La Casa, sorta in una ex villa padronale, nel 1927 fu ceduta insieme al parco, i terreni e i boschi ai Padri Gesuiti della provincia di Torino, i quali vi stabilirono la Scuola Apostolica proveniente dal Regio Parco di Torino, che funzionò fino al 1953. Nel 1957 la proprietà, oramai in quasi totale abbandono, passò ai Salesiani, che vi insediarono la loro scuola, attiva fino agli anni ’80 del secolo scorso. La Casa oggi è dedicata all’ospitalità di gruppi e frequentatori della Valle Elvo. La particolarità della villa sta nel grandissimo giardino che ospita diverse specie esotiche.
In occasione delle Giornate FAI di Primavera, la Casa Salesiana aprirà al pubblico e sarà possibile visitare gli spazi interni e naturalmente il bellissimo parco. Sarà visitabile anche la Confraternita del Rosario. Eventi in Programma a Muzzano: visite guidate alla Casa Salesiana, al parco e alla Confraternita del Rosario a cura dei volontari del FAI; spettacolo “La Casa di Muzzano” a cura dell’Associazione Storie di Piazza APS. Il grande parco della casa che contiene alberi secolari, un bosco digradante verso il torrente con una Via Crucis molto suggestiva e un laghetto non visibile dalla strada, accoglierà un percorso culturale, sia teatrale sia musicale, che si svilupperà nel tempo a partire dal 1600, raccontando attraverso il teatro e la musica fatti tra storia e leggenda della vita muzzanese dal ‘600 al ‘900.

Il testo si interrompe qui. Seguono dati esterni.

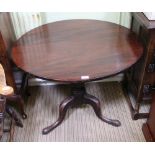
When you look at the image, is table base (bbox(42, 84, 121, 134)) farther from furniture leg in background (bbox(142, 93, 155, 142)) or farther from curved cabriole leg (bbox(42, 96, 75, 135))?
furniture leg in background (bbox(142, 93, 155, 142))

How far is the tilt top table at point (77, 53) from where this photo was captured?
3.99 feet

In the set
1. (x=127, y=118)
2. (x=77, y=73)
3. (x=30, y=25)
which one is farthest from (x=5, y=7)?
(x=127, y=118)

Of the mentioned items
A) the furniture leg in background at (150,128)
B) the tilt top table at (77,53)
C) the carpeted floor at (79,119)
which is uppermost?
the tilt top table at (77,53)

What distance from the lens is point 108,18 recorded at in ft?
6.17

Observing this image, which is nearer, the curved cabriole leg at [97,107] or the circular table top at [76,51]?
the circular table top at [76,51]

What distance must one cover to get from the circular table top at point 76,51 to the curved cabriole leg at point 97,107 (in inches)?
17.1

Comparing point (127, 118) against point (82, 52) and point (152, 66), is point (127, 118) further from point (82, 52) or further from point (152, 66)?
point (82, 52)

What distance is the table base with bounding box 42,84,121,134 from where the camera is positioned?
166cm

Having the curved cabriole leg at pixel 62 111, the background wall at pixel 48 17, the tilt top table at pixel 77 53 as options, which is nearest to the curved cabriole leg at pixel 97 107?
the tilt top table at pixel 77 53

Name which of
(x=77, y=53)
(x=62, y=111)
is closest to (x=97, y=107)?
(x=62, y=111)

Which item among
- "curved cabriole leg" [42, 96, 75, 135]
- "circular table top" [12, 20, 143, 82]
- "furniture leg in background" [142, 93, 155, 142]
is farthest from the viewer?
"curved cabriole leg" [42, 96, 75, 135]

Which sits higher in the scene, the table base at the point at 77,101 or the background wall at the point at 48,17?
the background wall at the point at 48,17

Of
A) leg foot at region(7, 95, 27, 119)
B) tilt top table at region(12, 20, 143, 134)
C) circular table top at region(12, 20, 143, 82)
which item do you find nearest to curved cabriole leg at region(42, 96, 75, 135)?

Partenze a gruppi alle ore 14,30 – 15,30 – 16,30 e 17,30.
_VILLA FLECCHIA – MAGNANO
Costruita tra il 1955 e il 1970, la Villa si presenta al visitatore con le sue linee semplici e in una posizione spettacolare che domina il Canavese. All’interno, oltre agli arredi, la dimora custodisce una preziosa collezione di dipinti del XIX secolo, frutto della passione dell’architetto Piero Enrico per artisti che fecero parte del panorama pittorico piemontese tra la fine dell’Ottocento e la prima metà del Novecento.
Nella collezione si riconoscono differenti stili che spaziano dai bellissimi paesaggi romantici di Antonio Fontanesi alle composizioni astrattiste del friulano Luigi Spazzapan. I diversi percorsi artistici di questi pittori trovano a Villa Flecchia un punto di contatto nella comune passione per il paesaggio. I dipinti sembrano quasi gareggiare in bellezza con lo straordinario panorama che si ammira da ogni finestra della Villa, lasciando l’occhio libero di spaziare attraverso le aree pianeggianti, in cui rigogliose zone boscose e campi coltivati lasciano intravedere piccoli centri abitati, per poi perdersi all’orizzonte, interrotto soltanto dai rilievi montuosi della Serra Morenica di Ivrea.
Nel 2011 i coniugi Enrico hanno voluto donare la Villa al FAI, con l’intento, come suggeriscono le parole dello stesso Piero Enrico, “di preservare nel tempo ciò che ho collezionato con amore e sacrificio nel corso della mia vita”. Durante le Giornate FAI di Primavera saranno organizzate visite guidate della Villa e della collezione di opere d’arte.